Return every line of the data below that includes the string "PURExpress".

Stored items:

::::::

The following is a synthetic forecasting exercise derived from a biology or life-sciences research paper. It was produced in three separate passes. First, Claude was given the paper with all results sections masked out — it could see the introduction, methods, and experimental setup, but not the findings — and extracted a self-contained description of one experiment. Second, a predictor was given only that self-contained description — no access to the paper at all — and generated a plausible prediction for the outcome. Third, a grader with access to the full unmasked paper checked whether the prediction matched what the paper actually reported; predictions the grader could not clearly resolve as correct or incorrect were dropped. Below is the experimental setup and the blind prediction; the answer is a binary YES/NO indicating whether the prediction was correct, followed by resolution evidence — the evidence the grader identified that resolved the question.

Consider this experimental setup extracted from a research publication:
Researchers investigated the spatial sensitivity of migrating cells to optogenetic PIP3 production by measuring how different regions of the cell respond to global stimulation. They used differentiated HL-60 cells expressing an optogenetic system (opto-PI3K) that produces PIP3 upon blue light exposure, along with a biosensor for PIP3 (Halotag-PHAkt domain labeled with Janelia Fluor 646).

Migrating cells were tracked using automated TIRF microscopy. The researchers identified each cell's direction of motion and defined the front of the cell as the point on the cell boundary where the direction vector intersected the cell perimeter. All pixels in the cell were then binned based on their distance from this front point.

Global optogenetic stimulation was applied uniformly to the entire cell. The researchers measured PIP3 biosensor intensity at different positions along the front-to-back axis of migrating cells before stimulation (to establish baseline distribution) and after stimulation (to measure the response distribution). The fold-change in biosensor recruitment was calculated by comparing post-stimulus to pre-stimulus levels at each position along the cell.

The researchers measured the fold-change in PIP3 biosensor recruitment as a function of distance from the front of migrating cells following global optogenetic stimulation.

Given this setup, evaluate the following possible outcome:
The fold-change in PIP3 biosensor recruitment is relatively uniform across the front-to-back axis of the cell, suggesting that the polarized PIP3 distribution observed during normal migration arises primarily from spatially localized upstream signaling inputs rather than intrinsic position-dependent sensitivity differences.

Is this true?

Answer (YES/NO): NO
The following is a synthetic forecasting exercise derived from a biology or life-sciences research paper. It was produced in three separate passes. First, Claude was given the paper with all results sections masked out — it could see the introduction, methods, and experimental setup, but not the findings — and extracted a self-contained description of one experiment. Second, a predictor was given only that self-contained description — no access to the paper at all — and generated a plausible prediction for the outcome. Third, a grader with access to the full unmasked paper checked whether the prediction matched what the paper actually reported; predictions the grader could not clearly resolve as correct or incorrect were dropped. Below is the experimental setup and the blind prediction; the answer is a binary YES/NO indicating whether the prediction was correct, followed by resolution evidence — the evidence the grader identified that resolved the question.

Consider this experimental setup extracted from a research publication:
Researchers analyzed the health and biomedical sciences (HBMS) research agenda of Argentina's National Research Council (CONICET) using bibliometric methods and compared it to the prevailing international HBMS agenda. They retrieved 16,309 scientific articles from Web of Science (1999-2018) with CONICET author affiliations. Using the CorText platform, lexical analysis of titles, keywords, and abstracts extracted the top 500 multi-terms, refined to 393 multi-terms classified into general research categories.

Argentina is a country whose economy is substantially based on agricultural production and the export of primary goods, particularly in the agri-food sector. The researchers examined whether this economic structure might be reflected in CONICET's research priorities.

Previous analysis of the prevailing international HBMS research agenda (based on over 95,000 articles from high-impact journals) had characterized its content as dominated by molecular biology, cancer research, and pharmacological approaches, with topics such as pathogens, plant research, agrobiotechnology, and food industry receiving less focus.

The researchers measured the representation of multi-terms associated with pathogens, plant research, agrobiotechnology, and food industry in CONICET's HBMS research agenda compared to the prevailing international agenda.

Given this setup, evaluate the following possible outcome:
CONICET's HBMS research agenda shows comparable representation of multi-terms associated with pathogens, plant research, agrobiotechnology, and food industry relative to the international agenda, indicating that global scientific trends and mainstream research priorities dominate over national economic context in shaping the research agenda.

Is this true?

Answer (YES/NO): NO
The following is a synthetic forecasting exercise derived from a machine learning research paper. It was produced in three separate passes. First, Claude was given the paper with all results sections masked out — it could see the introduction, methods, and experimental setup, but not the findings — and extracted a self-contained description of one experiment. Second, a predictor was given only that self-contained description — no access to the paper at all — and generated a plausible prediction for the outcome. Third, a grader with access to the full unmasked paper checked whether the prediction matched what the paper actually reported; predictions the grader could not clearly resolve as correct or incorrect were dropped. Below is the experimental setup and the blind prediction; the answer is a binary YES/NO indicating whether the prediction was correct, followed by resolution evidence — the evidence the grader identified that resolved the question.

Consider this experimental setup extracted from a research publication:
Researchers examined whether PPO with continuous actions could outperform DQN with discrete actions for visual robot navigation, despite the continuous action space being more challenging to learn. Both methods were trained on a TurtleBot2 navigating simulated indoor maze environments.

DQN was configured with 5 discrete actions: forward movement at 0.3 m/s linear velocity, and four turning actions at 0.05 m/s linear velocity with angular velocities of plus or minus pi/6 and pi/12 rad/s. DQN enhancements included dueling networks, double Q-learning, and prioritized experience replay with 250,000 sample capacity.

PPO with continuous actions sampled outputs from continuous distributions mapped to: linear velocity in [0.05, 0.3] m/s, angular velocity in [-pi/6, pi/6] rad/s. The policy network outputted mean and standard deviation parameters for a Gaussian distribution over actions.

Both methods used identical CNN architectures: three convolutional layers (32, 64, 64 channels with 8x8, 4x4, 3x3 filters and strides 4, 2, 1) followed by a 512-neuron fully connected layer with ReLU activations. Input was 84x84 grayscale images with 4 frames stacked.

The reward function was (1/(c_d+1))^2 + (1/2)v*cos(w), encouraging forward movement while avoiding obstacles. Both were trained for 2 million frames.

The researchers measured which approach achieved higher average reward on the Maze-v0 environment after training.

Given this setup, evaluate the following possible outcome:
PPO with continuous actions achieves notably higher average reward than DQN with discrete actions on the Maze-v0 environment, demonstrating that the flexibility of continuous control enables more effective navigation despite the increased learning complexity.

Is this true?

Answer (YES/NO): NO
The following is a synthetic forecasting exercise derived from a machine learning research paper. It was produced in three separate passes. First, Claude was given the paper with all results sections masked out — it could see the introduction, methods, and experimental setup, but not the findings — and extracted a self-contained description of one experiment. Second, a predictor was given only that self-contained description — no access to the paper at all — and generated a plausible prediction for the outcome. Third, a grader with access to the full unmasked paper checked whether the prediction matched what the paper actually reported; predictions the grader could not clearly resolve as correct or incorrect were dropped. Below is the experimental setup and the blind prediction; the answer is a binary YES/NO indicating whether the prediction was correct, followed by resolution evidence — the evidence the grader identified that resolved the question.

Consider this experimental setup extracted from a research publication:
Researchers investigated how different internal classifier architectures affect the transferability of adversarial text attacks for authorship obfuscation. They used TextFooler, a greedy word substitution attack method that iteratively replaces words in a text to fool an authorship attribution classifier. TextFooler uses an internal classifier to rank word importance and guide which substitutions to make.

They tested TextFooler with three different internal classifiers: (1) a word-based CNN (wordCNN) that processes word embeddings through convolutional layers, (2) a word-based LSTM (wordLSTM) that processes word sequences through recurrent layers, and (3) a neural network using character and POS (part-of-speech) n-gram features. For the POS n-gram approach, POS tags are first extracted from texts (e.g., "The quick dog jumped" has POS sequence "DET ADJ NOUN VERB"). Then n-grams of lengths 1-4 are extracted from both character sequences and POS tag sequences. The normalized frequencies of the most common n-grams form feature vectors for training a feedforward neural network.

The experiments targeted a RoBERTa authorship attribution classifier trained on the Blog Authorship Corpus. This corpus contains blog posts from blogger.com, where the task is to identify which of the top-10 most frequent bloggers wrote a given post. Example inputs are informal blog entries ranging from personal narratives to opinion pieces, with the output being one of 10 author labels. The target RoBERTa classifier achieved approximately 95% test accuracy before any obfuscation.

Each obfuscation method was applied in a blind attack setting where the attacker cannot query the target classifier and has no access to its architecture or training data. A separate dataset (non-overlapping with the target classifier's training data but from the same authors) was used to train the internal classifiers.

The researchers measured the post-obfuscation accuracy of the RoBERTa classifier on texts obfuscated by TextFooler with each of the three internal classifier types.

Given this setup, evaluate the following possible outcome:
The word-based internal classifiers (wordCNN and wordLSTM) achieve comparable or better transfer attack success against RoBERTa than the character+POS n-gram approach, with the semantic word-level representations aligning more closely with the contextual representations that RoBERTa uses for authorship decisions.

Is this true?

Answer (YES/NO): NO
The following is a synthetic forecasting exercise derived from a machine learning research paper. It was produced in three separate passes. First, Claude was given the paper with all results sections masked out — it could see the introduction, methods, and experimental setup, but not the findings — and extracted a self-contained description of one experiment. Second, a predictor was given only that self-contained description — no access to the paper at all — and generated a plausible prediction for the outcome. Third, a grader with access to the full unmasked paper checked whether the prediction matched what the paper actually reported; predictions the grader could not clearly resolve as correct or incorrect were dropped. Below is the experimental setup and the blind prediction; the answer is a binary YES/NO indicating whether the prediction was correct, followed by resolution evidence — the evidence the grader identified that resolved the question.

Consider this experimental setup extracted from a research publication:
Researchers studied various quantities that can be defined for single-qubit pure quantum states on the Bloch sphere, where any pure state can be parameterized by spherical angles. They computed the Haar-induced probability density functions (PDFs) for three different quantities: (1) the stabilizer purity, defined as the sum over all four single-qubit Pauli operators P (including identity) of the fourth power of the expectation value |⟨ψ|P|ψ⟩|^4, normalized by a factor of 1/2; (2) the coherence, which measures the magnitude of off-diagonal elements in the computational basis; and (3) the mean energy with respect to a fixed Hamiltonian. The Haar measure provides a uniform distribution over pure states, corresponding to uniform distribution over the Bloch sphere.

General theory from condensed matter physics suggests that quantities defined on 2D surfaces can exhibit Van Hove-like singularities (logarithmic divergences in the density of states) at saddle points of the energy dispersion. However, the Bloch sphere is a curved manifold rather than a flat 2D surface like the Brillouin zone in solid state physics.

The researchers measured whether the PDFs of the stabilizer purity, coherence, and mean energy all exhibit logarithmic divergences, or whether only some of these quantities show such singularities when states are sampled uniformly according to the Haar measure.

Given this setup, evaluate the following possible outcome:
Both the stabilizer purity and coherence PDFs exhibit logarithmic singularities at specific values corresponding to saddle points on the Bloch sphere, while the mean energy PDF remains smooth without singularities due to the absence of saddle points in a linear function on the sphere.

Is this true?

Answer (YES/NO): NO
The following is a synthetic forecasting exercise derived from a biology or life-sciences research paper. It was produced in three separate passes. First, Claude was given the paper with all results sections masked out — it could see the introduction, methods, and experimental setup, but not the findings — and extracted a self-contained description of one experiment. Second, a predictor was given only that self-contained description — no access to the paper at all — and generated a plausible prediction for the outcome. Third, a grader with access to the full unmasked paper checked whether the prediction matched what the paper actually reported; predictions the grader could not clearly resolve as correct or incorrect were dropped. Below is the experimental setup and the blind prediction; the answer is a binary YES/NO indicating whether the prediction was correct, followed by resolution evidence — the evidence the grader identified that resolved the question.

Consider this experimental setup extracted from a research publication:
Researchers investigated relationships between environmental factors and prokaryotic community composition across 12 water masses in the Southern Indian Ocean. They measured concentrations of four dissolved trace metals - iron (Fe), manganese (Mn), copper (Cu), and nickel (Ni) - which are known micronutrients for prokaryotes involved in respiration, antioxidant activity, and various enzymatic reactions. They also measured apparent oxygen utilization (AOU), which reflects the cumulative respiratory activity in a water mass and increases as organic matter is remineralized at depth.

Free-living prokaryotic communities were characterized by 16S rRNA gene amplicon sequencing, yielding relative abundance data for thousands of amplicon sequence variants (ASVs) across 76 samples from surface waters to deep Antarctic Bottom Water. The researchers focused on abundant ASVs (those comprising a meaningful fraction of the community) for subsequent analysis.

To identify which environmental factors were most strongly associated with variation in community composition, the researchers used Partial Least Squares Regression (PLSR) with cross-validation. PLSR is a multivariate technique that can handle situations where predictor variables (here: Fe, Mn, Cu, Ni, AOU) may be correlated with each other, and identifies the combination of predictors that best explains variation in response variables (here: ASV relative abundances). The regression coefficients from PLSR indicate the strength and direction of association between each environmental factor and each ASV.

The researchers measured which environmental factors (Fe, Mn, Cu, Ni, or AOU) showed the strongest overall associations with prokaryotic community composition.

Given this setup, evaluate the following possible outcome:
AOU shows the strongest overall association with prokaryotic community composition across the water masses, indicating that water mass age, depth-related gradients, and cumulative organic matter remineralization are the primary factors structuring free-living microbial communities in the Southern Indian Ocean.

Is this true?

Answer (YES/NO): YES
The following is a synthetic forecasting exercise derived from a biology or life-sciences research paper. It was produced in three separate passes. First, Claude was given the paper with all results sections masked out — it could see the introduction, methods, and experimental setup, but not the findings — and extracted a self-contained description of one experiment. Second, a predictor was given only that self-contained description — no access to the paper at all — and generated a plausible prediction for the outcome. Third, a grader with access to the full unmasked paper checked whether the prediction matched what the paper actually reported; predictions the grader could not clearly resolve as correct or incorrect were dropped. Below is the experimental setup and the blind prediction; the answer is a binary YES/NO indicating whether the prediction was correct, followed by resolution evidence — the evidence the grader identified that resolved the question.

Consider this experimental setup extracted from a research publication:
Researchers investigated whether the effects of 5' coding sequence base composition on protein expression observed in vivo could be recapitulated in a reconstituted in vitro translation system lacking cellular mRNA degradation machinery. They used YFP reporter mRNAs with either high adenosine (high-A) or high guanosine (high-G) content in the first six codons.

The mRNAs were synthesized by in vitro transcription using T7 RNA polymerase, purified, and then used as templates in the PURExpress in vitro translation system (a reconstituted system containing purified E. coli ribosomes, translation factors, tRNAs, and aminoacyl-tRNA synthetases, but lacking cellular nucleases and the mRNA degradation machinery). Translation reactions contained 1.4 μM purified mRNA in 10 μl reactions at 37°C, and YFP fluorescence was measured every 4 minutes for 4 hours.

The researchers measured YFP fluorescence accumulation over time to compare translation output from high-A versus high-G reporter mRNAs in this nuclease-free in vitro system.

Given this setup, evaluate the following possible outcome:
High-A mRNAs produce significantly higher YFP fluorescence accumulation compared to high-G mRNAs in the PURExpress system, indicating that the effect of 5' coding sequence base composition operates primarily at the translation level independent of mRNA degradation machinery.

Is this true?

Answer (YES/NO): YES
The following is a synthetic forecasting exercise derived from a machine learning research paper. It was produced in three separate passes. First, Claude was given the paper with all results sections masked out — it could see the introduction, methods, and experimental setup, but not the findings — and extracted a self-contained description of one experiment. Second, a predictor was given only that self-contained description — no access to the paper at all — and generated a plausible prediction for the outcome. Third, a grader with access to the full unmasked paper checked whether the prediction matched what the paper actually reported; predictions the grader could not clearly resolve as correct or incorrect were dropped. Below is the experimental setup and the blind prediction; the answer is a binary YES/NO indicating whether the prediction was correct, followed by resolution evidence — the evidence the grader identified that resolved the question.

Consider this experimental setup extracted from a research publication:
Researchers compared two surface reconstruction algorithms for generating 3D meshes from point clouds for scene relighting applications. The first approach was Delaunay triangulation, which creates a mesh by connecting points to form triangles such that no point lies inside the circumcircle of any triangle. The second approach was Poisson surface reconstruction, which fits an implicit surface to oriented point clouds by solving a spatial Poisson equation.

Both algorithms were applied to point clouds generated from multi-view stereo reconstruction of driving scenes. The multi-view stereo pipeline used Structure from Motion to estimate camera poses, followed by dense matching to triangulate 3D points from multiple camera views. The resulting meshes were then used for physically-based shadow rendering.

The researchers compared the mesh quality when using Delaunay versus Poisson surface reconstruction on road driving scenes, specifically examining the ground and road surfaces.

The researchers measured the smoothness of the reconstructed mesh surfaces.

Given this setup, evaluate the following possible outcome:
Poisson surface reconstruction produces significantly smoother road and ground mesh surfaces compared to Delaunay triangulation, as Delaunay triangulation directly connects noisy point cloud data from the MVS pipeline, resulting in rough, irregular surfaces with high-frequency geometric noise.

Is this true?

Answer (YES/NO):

::::::

ANSWER TO THE PROBLEM:
The mRNAs were synthesized by in vitro transcription using T7 RNA polymerase, purified, and then used as templates in the PURExpress in vitro translation system (a reconstituted system containing purified E. coli ribosomes, translation factors, tRNAs, and aminoacyl-tRNA synthetases, but lacking cellular nucleases and the mRNA degradation machinery). Translation reactions contained 1.4 μM purified mRNA in 10 μl reactions at 37°C, and YFP fluorescence was measured every 4 minutes for 4 hours.
High-A mRNAs produce significantly higher YFP fluorescence accumulation compared to high-G mRNAs in the PURExpress system, indicating that the effect of 5' coding sequence base composition operates primarily at the translation level independent of mRNA degradation machinery.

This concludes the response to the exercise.